DOCUMENT PASSAGE
:::
See How to fix "[WinError 1114] A dynamic link library (DLL) initialization routine failed" error?
Special thanks to @hg000125 for his contribution in #23. AMD GPU support is possible thanks to his work.
Interfaces
Abogen offers two interfaces, but currently they have different feature sets. The Web UI contains newer features that are still being integrated into the desktop application.
| Command | Interface | Features |
|---------|-----------|----------|
| abogen | PyQt6 Desktop GUI | Stable core features |
| abogen-web | Flask Web UI | Core features + Supertonic TTS, LLM Normalization, Audiobookshelf Integration and more! |
Note: The Web UI is under active development. We are working to integrate these new features into the PyQt desktop app. until then, the Web UI provides the most feature-rich experience.
:::
SOURCE MATERIAL

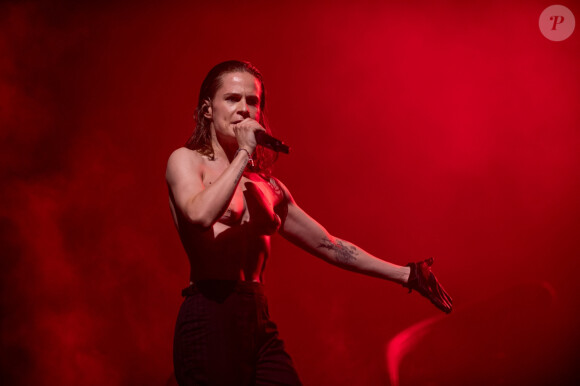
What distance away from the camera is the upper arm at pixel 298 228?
2.05 meters

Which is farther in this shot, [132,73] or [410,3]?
[410,3]

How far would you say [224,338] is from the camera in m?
1.51

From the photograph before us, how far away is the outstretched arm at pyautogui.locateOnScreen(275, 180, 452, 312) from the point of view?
6.70 ft

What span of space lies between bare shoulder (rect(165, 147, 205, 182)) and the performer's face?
199 mm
:::
WHAT THIS EXERCISE ASKS
(1) Reproduce the stretch of the Abogen passage from "See How to fix" through "most feature-rich experience.".
(2) Which command launches the Flask Web UI, according to the Abogen passage?
The records were drawn from a separate source, unrelated to the Abogen passage.

SOLUTIONS TO THE EXERCISE
(1)
See How to fix "[WinError 1114] A dynamic link library (DLL) initialization routine failed" error?
Special thanks to @hg000125 for his contribution in #23. AMD GPU support is possible thanks to his work.
Interfaces
Abogen offers two interfaces, but currently they have different feature sets. The Web UI contains newer features that are still being integrated into the desktop application.
| Command | Interface | Features |
|---------|-----------|----------|
| abogen | PyQt6 Desktop GUI | Stable core features |
| abogen-web | Flask Web UI | Core features + Supertonic TTS, LLM Normalization, Audiobookshelf Integration and more! |
Note: The Web UI is under active development. We are working to integrate these new features into the PyQt desktop app. until then, the Web UI provides the most feature-rich experience.

(2) abogen-web